Trouver ses propres solutions

Pour engager le dialogue, les soignants ont aussi à leur disposition les cartes de situation, parmi lesquelles le patient choisit le sujet dont il a envie de parler. Par exemple : vous êtes en déplacement dans la famille, vous avez oublié votre traitement de 8 h, que pouvez-vous faire ? Ou encore : vous souhaitez annoncer votre séropositivité à votre meilleur ami, comment faites-vous ? « Il faut faire en sorte que le patient choisisse lui-même ses solutions. Nous pouvons en proposer qui ont servi à d’autres quand il n’a pas d’idées, mais c’est à lui de prendre ou de laisser. Nous pouvons aussi élaborer des jeux de rôle », ajoute-t-elle.
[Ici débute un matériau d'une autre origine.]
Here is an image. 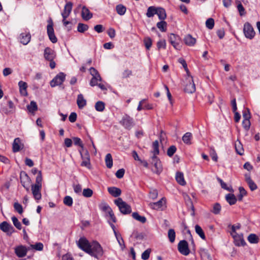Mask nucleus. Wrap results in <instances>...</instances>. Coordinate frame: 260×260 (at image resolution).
Masks as SVG:
<instances>
[{
    "mask_svg": "<svg viewBox=\"0 0 260 260\" xmlns=\"http://www.w3.org/2000/svg\"><path fill=\"white\" fill-rule=\"evenodd\" d=\"M103 250L101 245L96 241H93L91 243V247H90L88 253L92 256L96 258H99L103 255Z\"/></svg>",
    "mask_w": 260,
    "mask_h": 260,
    "instance_id": "obj_1",
    "label": "nucleus"
},
{
    "mask_svg": "<svg viewBox=\"0 0 260 260\" xmlns=\"http://www.w3.org/2000/svg\"><path fill=\"white\" fill-rule=\"evenodd\" d=\"M77 244L79 248L88 253L90 247H91V243H89L86 238L84 237H81L78 241L77 242Z\"/></svg>",
    "mask_w": 260,
    "mask_h": 260,
    "instance_id": "obj_2",
    "label": "nucleus"
},
{
    "mask_svg": "<svg viewBox=\"0 0 260 260\" xmlns=\"http://www.w3.org/2000/svg\"><path fill=\"white\" fill-rule=\"evenodd\" d=\"M48 25L47 26V34L48 35L50 40L53 43H55L57 41V39L54 35L53 29V23L52 19L50 18L48 20Z\"/></svg>",
    "mask_w": 260,
    "mask_h": 260,
    "instance_id": "obj_3",
    "label": "nucleus"
},
{
    "mask_svg": "<svg viewBox=\"0 0 260 260\" xmlns=\"http://www.w3.org/2000/svg\"><path fill=\"white\" fill-rule=\"evenodd\" d=\"M243 32L245 37L250 40L252 39L255 35L252 26L249 22H246L244 24Z\"/></svg>",
    "mask_w": 260,
    "mask_h": 260,
    "instance_id": "obj_4",
    "label": "nucleus"
},
{
    "mask_svg": "<svg viewBox=\"0 0 260 260\" xmlns=\"http://www.w3.org/2000/svg\"><path fill=\"white\" fill-rule=\"evenodd\" d=\"M20 179L22 186L27 191H28L31 183V179L29 176L25 172L22 171L20 174Z\"/></svg>",
    "mask_w": 260,
    "mask_h": 260,
    "instance_id": "obj_5",
    "label": "nucleus"
},
{
    "mask_svg": "<svg viewBox=\"0 0 260 260\" xmlns=\"http://www.w3.org/2000/svg\"><path fill=\"white\" fill-rule=\"evenodd\" d=\"M169 41L172 45L177 50L181 48V39L179 36L171 34L169 36Z\"/></svg>",
    "mask_w": 260,
    "mask_h": 260,
    "instance_id": "obj_6",
    "label": "nucleus"
},
{
    "mask_svg": "<svg viewBox=\"0 0 260 260\" xmlns=\"http://www.w3.org/2000/svg\"><path fill=\"white\" fill-rule=\"evenodd\" d=\"M115 204L118 207L120 211H132L131 207L121 198H118L114 201Z\"/></svg>",
    "mask_w": 260,
    "mask_h": 260,
    "instance_id": "obj_7",
    "label": "nucleus"
},
{
    "mask_svg": "<svg viewBox=\"0 0 260 260\" xmlns=\"http://www.w3.org/2000/svg\"><path fill=\"white\" fill-rule=\"evenodd\" d=\"M66 75L63 73H59L50 82V86L52 87L61 85L64 81Z\"/></svg>",
    "mask_w": 260,
    "mask_h": 260,
    "instance_id": "obj_8",
    "label": "nucleus"
},
{
    "mask_svg": "<svg viewBox=\"0 0 260 260\" xmlns=\"http://www.w3.org/2000/svg\"><path fill=\"white\" fill-rule=\"evenodd\" d=\"M178 249L182 254L184 255H188L190 252L188 243L185 240H182L179 242L178 245Z\"/></svg>",
    "mask_w": 260,
    "mask_h": 260,
    "instance_id": "obj_9",
    "label": "nucleus"
},
{
    "mask_svg": "<svg viewBox=\"0 0 260 260\" xmlns=\"http://www.w3.org/2000/svg\"><path fill=\"white\" fill-rule=\"evenodd\" d=\"M186 80V83L184 89L185 92L188 93L194 92L196 91V87L192 77L187 78Z\"/></svg>",
    "mask_w": 260,
    "mask_h": 260,
    "instance_id": "obj_10",
    "label": "nucleus"
},
{
    "mask_svg": "<svg viewBox=\"0 0 260 260\" xmlns=\"http://www.w3.org/2000/svg\"><path fill=\"white\" fill-rule=\"evenodd\" d=\"M79 152L82 159V161L81 164V166L83 167H85L88 169H90L91 164L90 162V156L88 152L87 151H86L85 153L84 154H83L81 152V150H79Z\"/></svg>",
    "mask_w": 260,
    "mask_h": 260,
    "instance_id": "obj_11",
    "label": "nucleus"
},
{
    "mask_svg": "<svg viewBox=\"0 0 260 260\" xmlns=\"http://www.w3.org/2000/svg\"><path fill=\"white\" fill-rule=\"evenodd\" d=\"M234 239V243L236 246H244L246 243L244 240L243 235L237 233H234L231 234Z\"/></svg>",
    "mask_w": 260,
    "mask_h": 260,
    "instance_id": "obj_12",
    "label": "nucleus"
},
{
    "mask_svg": "<svg viewBox=\"0 0 260 260\" xmlns=\"http://www.w3.org/2000/svg\"><path fill=\"white\" fill-rule=\"evenodd\" d=\"M152 210H164L166 209V200L162 198L158 202L150 204Z\"/></svg>",
    "mask_w": 260,
    "mask_h": 260,
    "instance_id": "obj_13",
    "label": "nucleus"
},
{
    "mask_svg": "<svg viewBox=\"0 0 260 260\" xmlns=\"http://www.w3.org/2000/svg\"><path fill=\"white\" fill-rule=\"evenodd\" d=\"M151 163L153 165L154 168L153 170L157 174L160 173L162 170L160 160L156 156H152L151 157Z\"/></svg>",
    "mask_w": 260,
    "mask_h": 260,
    "instance_id": "obj_14",
    "label": "nucleus"
},
{
    "mask_svg": "<svg viewBox=\"0 0 260 260\" xmlns=\"http://www.w3.org/2000/svg\"><path fill=\"white\" fill-rule=\"evenodd\" d=\"M14 250L16 255L18 257H23L26 255L29 249L23 245H19L16 247Z\"/></svg>",
    "mask_w": 260,
    "mask_h": 260,
    "instance_id": "obj_15",
    "label": "nucleus"
},
{
    "mask_svg": "<svg viewBox=\"0 0 260 260\" xmlns=\"http://www.w3.org/2000/svg\"><path fill=\"white\" fill-rule=\"evenodd\" d=\"M120 123L126 128H129L133 124V119L129 116L125 115L120 121Z\"/></svg>",
    "mask_w": 260,
    "mask_h": 260,
    "instance_id": "obj_16",
    "label": "nucleus"
},
{
    "mask_svg": "<svg viewBox=\"0 0 260 260\" xmlns=\"http://www.w3.org/2000/svg\"><path fill=\"white\" fill-rule=\"evenodd\" d=\"M0 229L2 231L7 233L8 235H11L14 232L13 226L6 221H4L1 223Z\"/></svg>",
    "mask_w": 260,
    "mask_h": 260,
    "instance_id": "obj_17",
    "label": "nucleus"
},
{
    "mask_svg": "<svg viewBox=\"0 0 260 260\" xmlns=\"http://www.w3.org/2000/svg\"><path fill=\"white\" fill-rule=\"evenodd\" d=\"M73 4L68 2L64 6V9L61 13L62 18L67 19L70 15L72 10Z\"/></svg>",
    "mask_w": 260,
    "mask_h": 260,
    "instance_id": "obj_18",
    "label": "nucleus"
},
{
    "mask_svg": "<svg viewBox=\"0 0 260 260\" xmlns=\"http://www.w3.org/2000/svg\"><path fill=\"white\" fill-rule=\"evenodd\" d=\"M44 58L47 60H53L55 57V54L52 49L47 47L44 50Z\"/></svg>",
    "mask_w": 260,
    "mask_h": 260,
    "instance_id": "obj_19",
    "label": "nucleus"
},
{
    "mask_svg": "<svg viewBox=\"0 0 260 260\" xmlns=\"http://www.w3.org/2000/svg\"><path fill=\"white\" fill-rule=\"evenodd\" d=\"M42 186L32 185L31 190L34 197L36 200H39L41 198V189Z\"/></svg>",
    "mask_w": 260,
    "mask_h": 260,
    "instance_id": "obj_20",
    "label": "nucleus"
},
{
    "mask_svg": "<svg viewBox=\"0 0 260 260\" xmlns=\"http://www.w3.org/2000/svg\"><path fill=\"white\" fill-rule=\"evenodd\" d=\"M23 147V144L21 143L19 138L15 139L13 143V150L14 152H18Z\"/></svg>",
    "mask_w": 260,
    "mask_h": 260,
    "instance_id": "obj_21",
    "label": "nucleus"
},
{
    "mask_svg": "<svg viewBox=\"0 0 260 260\" xmlns=\"http://www.w3.org/2000/svg\"><path fill=\"white\" fill-rule=\"evenodd\" d=\"M30 34L28 33H21L19 37L20 42L23 45H27L30 41Z\"/></svg>",
    "mask_w": 260,
    "mask_h": 260,
    "instance_id": "obj_22",
    "label": "nucleus"
},
{
    "mask_svg": "<svg viewBox=\"0 0 260 260\" xmlns=\"http://www.w3.org/2000/svg\"><path fill=\"white\" fill-rule=\"evenodd\" d=\"M18 86L19 88V91L21 95L23 96H27V83L24 81H20L18 83Z\"/></svg>",
    "mask_w": 260,
    "mask_h": 260,
    "instance_id": "obj_23",
    "label": "nucleus"
},
{
    "mask_svg": "<svg viewBox=\"0 0 260 260\" xmlns=\"http://www.w3.org/2000/svg\"><path fill=\"white\" fill-rule=\"evenodd\" d=\"M77 104L79 109H82L86 105V101L84 98L83 94H79L78 95Z\"/></svg>",
    "mask_w": 260,
    "mask_h": 260,
    "instance_id": "obj_24",
    "label": "nucleus"
},
{
    "mask_svg": "<svg viewBox=\"0 0 260 260\" xmlns=\"http://www.w3.org/2000/svg\"><path fill=\"white\" fill-rule=\"evenodd\" d=\"M185 44L188 46H193L196 43V39L193 38L190 35H187L184 39Z\"/></svg>",
    "mask_w": 260,
    "mask_h": 260,
    "instance_id": "obj_25",
    "label": "nucleus"
},
{
    "mask_svg": "<svg viewBox=\"0 0 260 260\" xmlns=\"http://www.w3.org/2000/svg\"><path fill=\"white\" fill-rule=\"evenodd\" d=\"M82 16L84 20H88L92 17V14L87 8L84 7L82 10Z\"/></svg>",
    "mask_w": 260,
    "mask_h": 260,
    "instance_id": "obj_26",
    "label": "nucleus"
},
{
    "mask_svg": "<svg viewBox=\"0 0 260 260\" xmlns=\"http://www.w3.org/2000/svg\"><path fill=\"white\" fill-rule=\"evenodd\" d=\"M108 190L109 192L114 197H118L121 193L120 189L115 187H109Z\"/></svg>",
    "mask_w": 260,
    "mask_h": 260,
    "instance_id": "obj_27",
    "label": "nucleus"
},
{
    "mask_svg": "<svg viewBox=\"0 0 260 260\" xmlns=\"http://www.w3.org/2000/svg\"><path fill=\"white\" fill-rule=\"evenodd\" d=\"M176 180L177 182L181 185H185L186 182L184 178L183 174L181 172H177L176 174Z\"/></svg>",
    "mask_w": 260,
    "mask_h": 260,
    "instance_id": "obj_28",
    "label": "nucleus"
},
{
    "mask_svg": "<svg viewBox=\"0 0 260 260\" xmlns=\"http://www.w3.org/2000/svg\"><path fill=\"white\" fill-rule=\"evenodd\" d=\"M200 255L202 260H212V257L207 250L205 249H200Z\"/></svg>",
    "mask_w": 260,
    "mask_h": 260,
    "instance_id": "obj_29",
    "label": "nucleus"
},
{
    "mask_svg": "<svg viewBox=\"0 0 260 260\" xmlns=\"http://www.w3.org/2000/svg\"><path fill=\"white\" fill-rule=\"evenodd\" d=\"M225 199L230 205H234L237 201L236 196L232 193H229L226 194L225 196Z\"/></svg>",
    "mask_w": 260,
    "mask_h": 260,
    "instance_id": "obj_30",
    "label": "nucleus"
},
{
    "mask_svg": "<svg viewBox=\"0 0 260 260\" xmlns=\"http://www.w3.org/2000/svg\"><path fill=\"white\" fill-rule=\"evenodd\" d=\"M235 147L237 153L240 155H242L244 153L243 146L240 141L237 140L235 144Z\"/></svg>",
    "mask_w": 260,
    "mask_h": 260,
    "instance_id": "obj_31",
    "label": "nucleus"
},
{
    "mask_svg": "<svg viewBox=\"0 0 260 260\" xmlns=\"http://www.w3.org/2000/svg\"><path fill=\"white\" fill-rule=\"evenodd\" d=\"M156 14L158 15L159 19L160 20H165L167 17L166 11L162 8H157Z\"/></svg>",
    "mask_w": 260,
    "mask_h": 260,
    "instance_id": "obj_32",
    "label": "nucleus"
},
{
    "mask_svg": "<svg viewBox=\"0 0 260 260\" xmlns=\"http://www.w3.org/2000/svg\"><path fill=\"white\" fill-rule=\"evenodd\" d=\"M105 162L106 167L110 169L113 166V159L110 153H108L105 157Z\"/></svg>",
    "mask_w": 260,
    "mask_h": 260,
    "instance_id": "obj_33",
    "label": "nucleus"
},
{
    "mask_svg": "<svg viewBox=\"0 0 260 260\" xmlns=\"http://www.w3.org/2000/svg\"><path fill=\"white\" fill-rule=\"evenodd\" d=\"M156 26L161 32H165L167 30V23L164 20H162L157 23Z\"/></svg>",
    "mask_w": 260,
    "mask_h": 260,
    "instance_id": "obj_34",
    "label": "nucleus"
},
{
    "mask_svg": "<svg viewBox=\"0 0 260 260\" xmlns=\"http://www.w3.org/2000/svg\"><path fill=\"white\" fill-rule=\"evenodd\" d=\"M192 137L191 133L189 132H187L185 133L183 136L182 137V141L183 142L186 144L189 145L191 144V138Z\"/></svg>",
    "mask_w": 260,
    "mask_h": 260,
    "instance_id": "obj_35",
    "label": "nucleus"
},
{
    "mask_svg": "<svg viewBox=\"0 0 260 260\" xmlns=\"http://www.w3.org/2000/svg\"><path fill=\"white\" fill-rule=\"evenodd\" d=\"M132 216L134 219L142 223H145L146 221V218L144 216L140 215L138 212H133Z\"/></svg>",
    "mask_w": 260,
    "mask_h": 260,
    "instance_id": "obj_36",
    "label": "nucleus"
},
{
    "mask_svg": "<svg viewBox=\"0 0 260 260\" xmlns=\"http://www.w3.org/2000/svg\"><path fill=\"white\" fill-rule=\"evenodd\" d=\"M156 10L157 8H155L154 7H149L147 9L146 16L149 18L153 17L154 15V14H156Z\"/></svg>",
    "mask_w": 260,
    "mask_h": 260,
    "instance_id": "obj_37",
    "label": "nucleus"
},
{
    "mask_svg": "<svg viewBox=\"0 0 260 260\" xmlns=\"http://www.w3.org/2000/svg\"><path fill=\"white\" fill-rule=\"evenodd\" d=\"M159 143L158 141L157 140L153 142L152 144V148H153V151H152L153 153V156H156V155L159 154Z\"/></svg>",
    "mask_w": 260,
    "mask_h": 260,
    "instance_id": "obj_38",
    "label": "nucleus"
},
{
    "mask_svg": "<svg viewBox=\"0 0 260 260\" xmlns=\"http://www.w3.org/2000/svg\"><path fill=\"white\" fill-rule=\"evenodd\" d=\"M250 243L256 244L258 242L259 239L258 237L254 234H250L247 238Z\"/></svg>",
    "mask_w": 260,
    "mask_h": 260,
    "instance_id": "obj_39",
    "label": "nucleus"
},
{
    "mask_svg": "<svg viewBox=\"0 0 260 260\" xmlns=\"http://www.w3.org/2000/svg\"><path fill=\"white\" fill-rule=\"evenodd\" d=\"M168 238L171 243L174 242L176 237L175 232L173 229H170L168 233Z\"/></svg>",
    "mask_w": 260,
    "mask_h": 260,
    "instance_id": "obj_40",
    "label": "nucleus"
},
{
    "mask_svg": "<svg viewBox=\"0 0 260 260\" xmlns=\"http://www.w3.org/2000/svg\"><path fill=\"white\" fill-rule=\"evenodd\" d=\"M117 13L120 15H123L126 12V7L122 5H118L116 7Z\"/></svg>",
    "mask_w": 260,
    "mask_h": 260,
    "instance_id": "obj_41",
    "label": "nucleus"
},
{
    "mask_svg": "<svg viewBox=\"0 0 260 260\" xmlns=\"http://www.w3.org/2000/svg\"><path fill=\"white\" fill-rule=\"evenodd\" d=\"M99 81H102V78L100 75H98V76L96 77H92L90 81V85L91 86H94L95 85H98V82Z\"/></svg>",
    "mask_w": 260,
    "mask_h": 260,
    "instance_id": "obj_42",
    "label": "nucleus"
},
{
    "mask_svg": "<svg viewBox=\"0 0 260 260\" xmlns=\"http://www.w3.org/2000/svg\"><path fill=\"white\" fill-rule=\"evenodd\" d=\"M196 232L200 236V237L203 240H205L206 237L201 227L199 225L195 226Z\"/></svg>",
    "mask_w": 260,
    "mask_h": 260,
    "instance_id": "obj_43",
    "label": "nucleus"
},
{
    "mask_svg": "<svg viewBox=\"0 0 260 260\" xmlns=\"http://www.w3.org/2000/svg\"><path fill=\"white\" fill-rule=\"evenodd\" d=\"M95 108L96 110L99 112H102L105 109V104L102 101H99L95 104Z\"/></svg>",
    "mask_w": 260,
    "mask_h": 260,
    "instance_id": "obj_44",
    "label": "nucleus"
},
{
    "mask_svg": "<svg viewBox=\"0 0 260 260\" xmlns=\"http://www.w3.org/2000/svg\"><path fill=\"white\" fill-rule=\"evenodd\" d=\"M27 109L30 112H34L37 111L38 107L36 103L34 101H31L30 104L27 106Z\"/></svg>",
    "mask_w": 260,
    "mask_h": 260,
    "instance_id": "obj_45",
    "label": "nucleus"
},
{
    "mask_svg": "<svg viewBox=\"0 0 260 260\" xmlns=\"http://www.w3.org/2000/svg\"><path fill=\"white\" fill-rule=\"evenodd\" d=\"M88 29V26L82 23H79L78 24L77 30L80 32H84Z\"/></svg>",
    "mask_w": 260,
    "mask_h": 260,
    "instance_id": "obj_46",
    "label": "nucleus"
},
{
    "mask_svg": "<svg viewBox=\"0 0 260 260\" xmlns=\"http://www.w3.org/2000/svg\"><path fill=\"white\" fill-rule=\"evenodd\" d=\"M100 209L103 211H112L110 206L106 203H101L99 205Z\"/></svg>",
    "mask_w": 260,
    "mask_h": 260,
    "instance_id": "obj_47",
    "label": "nucleus"
},
{
    "mask_svg": "<svg viewBox=\"0 0 260 260\" xmlns=\"http://www.w3.org/2000/svg\"><path fill=\"white\" fill-rule=\"evenodd\" d=\"M239 194L238 196V199L239 201H242L243 197L245 196L247 194V191L244 188V187L240 186L239 188Z\"/></svg>",
    "mask_w": 260,
    "mask_h": 260,
    "instance_id": "obj_48",
    "label": "nucleus"
},
{
    "mask_svg": "<svg viewBox=\"0 0 260 260\" xmlns=\"http://www.w3.org/2000/svg\"><path fill=\"white\" fill-rule=\"evenodd\" d=\"M184 199L185 200L187 206L188 207V208L190 209L193 211L194 208H193V206L192 205V203L191 201V199L189 198V197L188 195L186 194L184 196Z\"/></svg>",
    "mask_w": 260,
    "mask_h": 260,
    "instance_id": "obj_49",
    "label": "nucleus"
},
{
    "mask_svg": "<svg viewBox=\"0 0 260 260\" xmlns=\"http://www.w3.org/2000/svg\"><path fill=\"white\" fill-rule=\"evenodd\" d=\"M42 173H41V171H39L38 172V174L36 177V184L35 185L42 186Z\"/></svg>",
    "mask_w": 260,
    "mask_h": 260,
    "instance_id": "obj_50",
    "label": "nucleus"
},
{
    "mask_svg": "<svg viewBox=\"0 0 260 260\" xmlns=\"http://www.w3.org/2000/svg\"><path fill=\"white\" fill-rule=\"evenodd\" d=\"M214 25V21L213 19L209 18L206 20V26L208 28L211 29L213 28Z\"/></svg>",
    "mask_w": 260,
    "mask_h": 260,
    "instance_id": "obj_51",
    "label": "nucleus"
},
{
    "mask_svg": "<svg viewBox=\"0 0 260 260\" xmlns=\"http://www.w3.org/2000/svg\"><path fill=\"white\" fill-rule=\"evenodd\" d=\"M82 194L84 197L86 198H89L92 196L93 191L90 188H86L83 189Z\"/></svg>",
    "mask_w": 260,
    "mask_h": 260,
    "instance_id": "obj_52",
    "label": "nucleus"
},
{
    "mask_svg": "<svg viewBox=\"0 0 260 260\" xmlns=\"http://www.w3.org/2000/svg\"><path fill=\"white\" fill-rule=\"evenodd\" d=\"M64 204L68 206H71L73 204V199L70 196H66L63 199Z\"/></svg>",
    "mask_w": 260,
    "mask_h": 260,
    "instance_id": "obj_53",
    "label": "nucleus"
},
{
    "mask_svg": "<svg viewBox=\"0 0 260 260\" xmlns=\"http://www.w3.org/2000/svg\"><path fill=\"white\" fill-rule=\"evenodd\" d=\"M73 139V141H74V144L75 145L79 146L82 149H83V148H84L83 144L81 140L79 138H78V137H74Z\"/></svg>",
    "mask_w": 260,
    "mask_h": 260,
    "instance_id": "obj_54",
    "label": "nucleus"
},
{
    "mask_svg": "<svg viewBox=\"0 0 260 260\" xmlns=\"http://www.w3.org/2000/svg\"><path fill=\"white\" fill-rule=\"evenodd\" d=\"M176 151V147L175 146L172 145L168 148L167 150V154L169 156L171 157L174 155Z\"/></svg>",
    "mask_w": 260,
    "mask_h": 260,
    "instance_id": "obj_55",
    "label": "nucleus"
},
{
    "mask_svg": "<svg viewBox=\"0 0 260 260\" xmlns=\"http://www.w3.org/2000/svg\"><path fill=\"white\" fill-rule=\"evenodd\" d=\"M151 252V249H147L145 251H144L141 255L142 259L144 260H147L149 258L150 254Z\"/></svg>",
    "mask_w": 260,
    "mask_h": 260,
    "instance_id": "obj_56",
    "label": "nucleus"
},
{
    "mask_svg": "<svg viewBox=\"0 0 260 260\" xmlns=\"http://www.w3.org/2000/svg\"><path fill=\"white\" fill-rule=\"evenodd\" d=\"M144 42L146 49L148 50L149 49L152 45L151 39L150 38L147 37L144 39Z\"/></svg>",
    "mask_w": 260,
    "mask_h": 260,
    "instance_id": "obj_57",
    "label": "nucleus"
},
{
    "mask_svg": "<svg viewBox=\"0 0 260 260\" xmlns=\"http://www.w3.org/2000/svg\"><path fill=\"white\" fill-rule=\"evenodd\" d=\"M12 220L15 227L18 229L20 230L21 228V224L20 222L18 221V219L16 217L13 216L12 217Z\"/></svg>",
    "mask_w": 260,
    "mask_h": 260,
    "instance_id": "obj_58",
    "label": "nucleus"
},
{
    "mask_svg": "<svg viewBox=\"0 0 260 260\" xmlns=\"http://www.w3.org/2000/svg\"><path fill=\"white\" fill-rule=\"evenodd\" d=\"M30 247L37 250L41 251L43 250L44 246L42 243L39 242L34 245H30Z\"/></svg>",
    "mask_w": 260,
    "mask_h": 260,
    "instance_id": "obj_59",
    "label": "nucleus"
},
{
    "mask_svg": "<svg viewBox=\"0 0 260 260\" xmlns=\"http://www.w3.org/2000/svg\"><path fill=\"white\" fill-rule=\"evenodd\" d=\"M242 125L245 130H248L250 126V122L249 119H243Z\"/></svg>",
    "mask_w": 260,
    "mask_h": 260,
    "instance_id": "obj_60",
    "label": "nucleus"
},
{
    "mask_svg": "<svg viewBox=\"0 0 260 260\" xmlns=\"http://www.w3.org/2000/svg\"><path fill=\"white\" fill-rule=\"evenodd\" d=\"M217 180L220 183V185H221V186L222 188L225 189V190H227L228 191H232L233 190L232 189H230L229 187H228L226 185V184L225 183H224L222 180V179H221L220 178H217Z\"/></svg>",
    "mask_w": 260,
    "mask_h": 260,
    "instance_id": "obj_61",
    "label": "nucleus"
},
{
    "mask_svg": "<svg viewBox=\"0 0 260 260\" xmlns=\"http://www.w3.org/2000/svg\"><path fill=\"white\" fill-rule=\"evenodd\" d=\"M125 170L123 169H119L116 173L115 175L117 178H122L124 174Z\"/></svg>",
    "mask_w": 260,
    "mask_h": 260,
    "instance_id": "obj_62",
    "label": "nucleus"
},
{
    "mask_svg": "<svg viewBox=\"0 0 260 260\" xmlns=\"http://www.w3.org/2000/svg\"><path fill=\"white\" fill-rule=\"evenodd\" d=\"M243 117L244 119H249L250 118V114L249 110L248 108L245 109L243 112Z\"/></svg>",
    "mask_w": 260,
    "mask_h": 260,
    "instance_id": "obj_63",
    "label": "nucleus"
},
{
    "mask_svg": "<svg viewBox=\"0 0 260 260\" xmlns=\"http://www.w3.org/2000/svg\"><path fill=\"white\" fill-rule=\"evenodd\" d=\"M158 192L156 189H151L149 192V197L152 199H155L157 198Z\"/></svg>",
    "mask_w": 260,
    "mask_h": 260,
    "instance_id": "obj_64",
    "label": "nucleus"
}]
</instances>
Des quiz permettent de tester les connaissances du patient sur des thèmes variés : prévention de la transmission, traitement, etc.

Ne pas oublier la prévention habituelle

Un autre outil fréquemment utilisé est l’étoile des « cinq santés » : santé physique, vie affective, équilibre psychologique, vie sociale et vie sexuelle. « Le patient doit s’évaluer entre 0 et 10. Nous pouvons faire un recueil de données lors du diagnostic éducatif puis, quand nous avons fini le cycle, proposer une nouvelle évaluation au patient, ce qui permet de voir les évolutions », détaille Nathalie Demeure.

Pour les personnes de plus de 50 ans, les problématiques du VIH s’ajoutent aux risques cardiovasculaires, à l’ostéoporose et aux cancers. « Nous leur recommandons les dépistages habituels : mammographie et frottis pour les femmes, recherche de papillomavirus pour tous, dépistage de l’hypertension artérielle. Nous abordons aussi les questions de poids et nous nous focalisons sur le tabagisme, car il y a une grosse proportion de fumeurs dans la population VIH, avec des difficultés à arrêter », note le Dr Schlienger.

Le temps de l’évaluation

Le cycle de séances d’ETP se termine par une évaluation pédagogique qui permet au patient de savoir ce qu’il a acquis et ce dont il a encore besoin. « Il faut se garder d’être scolaire dans l’évaluation. Nous disposons de questionnaires vrai/faux, mais c’est aussi une base pour discuter », insiste le Dr Schlienger. L’évaluation peut permettre de recommencer un cycle de séances « lorsque des éléments ne sont pas complètement acquis, pour consolider les connaissances », conclut Nathalie Demeure.

1- Le service des maladies infectieuses de l’hôpital de la Croix-Rousse, à Lyon, a réalisé 716 séances d’ETP pour 291 patients. En 2015, il en avait réalisé 763 pour 329 patients. L’équipe se compose d’un médecin, de deux infirmières, d’une pharmacienne, d’une psychologue et d’une diététicienne.

ANNONCE DU DIAGNOSTIC ET SUIVI

Une consultation pour tous

Hors programme ETP, une consultation de diagnostic éducatif est proposée pour tout patient qui vient effectuer son bilan annuel à l’hôpital de jour. « C’est l’occasion de faire le point sur comment ils vivent avec le VIH », explique le Dr Isabelle Schlienger. Elle peut avoir lieu après l’annonce de séropositivité en consultation médicale. « Si les recommandations actuelles sont de mettre tous les patients sous traitement sans tarder, en tenant compte de leurs réticences éventuelles, la première chose à faire, c’est d’adresser le patient en consultation d’ETP pour voir comment il vit l’annonce », estime le Dr Schlienger. L’annonce de sa séropositivité est souvent difficile à encaisser pour un patient. « Pour certains, c’est rassurant d’avoir un traitement, mais d’autres sont tellement assommés que l’idée de prendre un traitement régulièrement les bloquent », constate-t-elle. Après l’annonce, « nous proposons au patient un accompagnement pour le diagnostic, et éventuellement pour le début du traitement, afin qu’il soit le plus autonome possible pour gérer sa maladie » souligne Nathalie Demeure, infirmière dans le service des maladies infectieuses.